So hat zum Beispiel der türkische Außenminister im Anschluss der oben genannten Erklärung das Dauerthema PKK-KADEK erwähnend gesagt: „Wenn wir angegriffen werden, wird unsere Armee in den Irak einmarschieren“.

Erwartet der türkische Staat in der Tat einen solchen Angriff? Natürlich nicht. Warum in aller Welt sollte die PKK-KADEK die Türkei angreifen? Sie hat doch vor fünf Jahren einseitig die Waffen niedergelegt und auf Direktive Öcalans und Zustimmung des türkischen Staates ihre Guerillakräfte jenseits der türkischen Grenze gebracht und betet seitdem für die Einheit und das Wohlbefinden der Türkei. Sie erweist somit dem türkischen Staate ihren Dienst, indem sie die türkische Staatsideologie, den Kemalismus, lobt. Gibt es eine logische Erklärung dafür?

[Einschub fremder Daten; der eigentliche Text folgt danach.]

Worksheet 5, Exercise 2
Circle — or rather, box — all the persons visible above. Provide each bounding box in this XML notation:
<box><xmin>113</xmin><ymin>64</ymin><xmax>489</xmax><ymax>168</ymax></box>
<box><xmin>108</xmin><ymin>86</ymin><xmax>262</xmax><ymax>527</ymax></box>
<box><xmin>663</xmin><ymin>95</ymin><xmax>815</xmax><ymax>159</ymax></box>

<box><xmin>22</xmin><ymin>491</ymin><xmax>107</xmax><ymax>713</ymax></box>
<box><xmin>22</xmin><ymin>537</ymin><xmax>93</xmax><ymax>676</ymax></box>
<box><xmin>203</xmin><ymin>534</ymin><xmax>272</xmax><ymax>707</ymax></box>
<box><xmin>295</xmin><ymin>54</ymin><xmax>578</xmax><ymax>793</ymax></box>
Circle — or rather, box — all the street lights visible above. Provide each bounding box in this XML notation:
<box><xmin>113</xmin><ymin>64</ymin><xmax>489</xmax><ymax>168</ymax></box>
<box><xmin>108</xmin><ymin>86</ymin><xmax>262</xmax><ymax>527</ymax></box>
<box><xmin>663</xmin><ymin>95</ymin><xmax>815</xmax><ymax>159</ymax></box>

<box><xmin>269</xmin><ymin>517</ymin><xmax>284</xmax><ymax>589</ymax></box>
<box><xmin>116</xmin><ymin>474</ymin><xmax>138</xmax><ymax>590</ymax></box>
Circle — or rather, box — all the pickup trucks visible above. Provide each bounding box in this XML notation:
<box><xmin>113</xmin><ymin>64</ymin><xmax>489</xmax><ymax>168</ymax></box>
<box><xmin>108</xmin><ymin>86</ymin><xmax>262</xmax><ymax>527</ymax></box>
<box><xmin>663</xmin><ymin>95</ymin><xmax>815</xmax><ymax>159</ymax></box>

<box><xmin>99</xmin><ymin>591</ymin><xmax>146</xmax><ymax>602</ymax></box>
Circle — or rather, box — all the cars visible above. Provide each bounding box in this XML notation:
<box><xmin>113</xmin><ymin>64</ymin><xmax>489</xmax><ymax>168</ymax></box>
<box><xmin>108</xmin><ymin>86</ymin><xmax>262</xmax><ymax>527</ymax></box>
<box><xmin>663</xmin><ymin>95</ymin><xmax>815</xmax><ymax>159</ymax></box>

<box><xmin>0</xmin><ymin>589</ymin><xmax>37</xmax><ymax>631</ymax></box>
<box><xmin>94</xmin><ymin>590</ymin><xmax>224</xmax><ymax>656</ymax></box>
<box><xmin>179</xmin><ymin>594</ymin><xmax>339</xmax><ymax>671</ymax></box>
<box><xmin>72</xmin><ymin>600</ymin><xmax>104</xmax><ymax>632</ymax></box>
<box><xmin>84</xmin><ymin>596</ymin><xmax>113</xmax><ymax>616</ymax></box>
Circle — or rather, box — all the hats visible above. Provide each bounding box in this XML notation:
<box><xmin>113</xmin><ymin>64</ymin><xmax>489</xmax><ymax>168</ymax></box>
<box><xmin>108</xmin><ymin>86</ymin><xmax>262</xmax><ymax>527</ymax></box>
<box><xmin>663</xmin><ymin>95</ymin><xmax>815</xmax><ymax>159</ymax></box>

Natürlich ist es wieder was anderes, wenn die Türkei dieses „Angriffs“ bedarf, es also eine abgekartete Sache ist. Dann kann in der Region das Spiel nach Belieben und Regeln der Türkei, mit türkischen Spezialeinheiten und deren Handlangern gespielt werden. Wenn man den Angriff, der gegen die Peshmerga der KDP (Demokratische Partei Kurdistans) gerichtet war, bei dem ein Peshmerga getötet und ein anderer verwundet wurde, aus dieser Perspektive betrachtet, kommt man zu sehr interessanten Schlüssen. Zumal wenn man bedenkt, dass sich dieses Ereignis gleich im Anschluss an die Erklärung der Türkei abgespielt hat, sie sehe von einer militärischen Beteiligung ab. Die türkische Regierung hat in Handumdrehen bekannt gemacht, dass die PKK dafür verantwortlich sei. Die regimetreue, nationalistische türkische Tageszeitung Hürriyet hat diesen Vorfall mit der Schlagzeile „PKK und amerikanische Streitkräfte stießen zusammen“ veröffentlicht. Angeblich sei es durch die Vermittlung der Amerikaner dazu gekommen, dass die Parteien ihre Gefangenen und Verwundete tauschten. Entspricht das der Wahrheit?

Seitens der PKK liegt noch keine Erklärung dafür vor. Selbst wenn, wie glaubhaft könnte das sein? Doch das steht wiederum auf einem anderen Blatt. Aber sowohl die KDP auch die Amerikaner machen recht unterschiedliche Angaben darüber. Es wird nur bestätigt, dass es zu einer bewaffneten Auseinandersetzung kam. Es wird gesagt, dass die Aggressoren nach dem Zusammenstoß durch amerikanische Hubschrauber bombardiert worden seien. Sie hätten dann die Flucht ergriffen und es könne nun nicht herausgefunden werden, wer sie seien. Also ist es dann nicht sicher, dass die PKK für diesen Angriff die Verantwortung trägt. Und ein Gefangenentausch mit PKK ist glattweg eine Lüge.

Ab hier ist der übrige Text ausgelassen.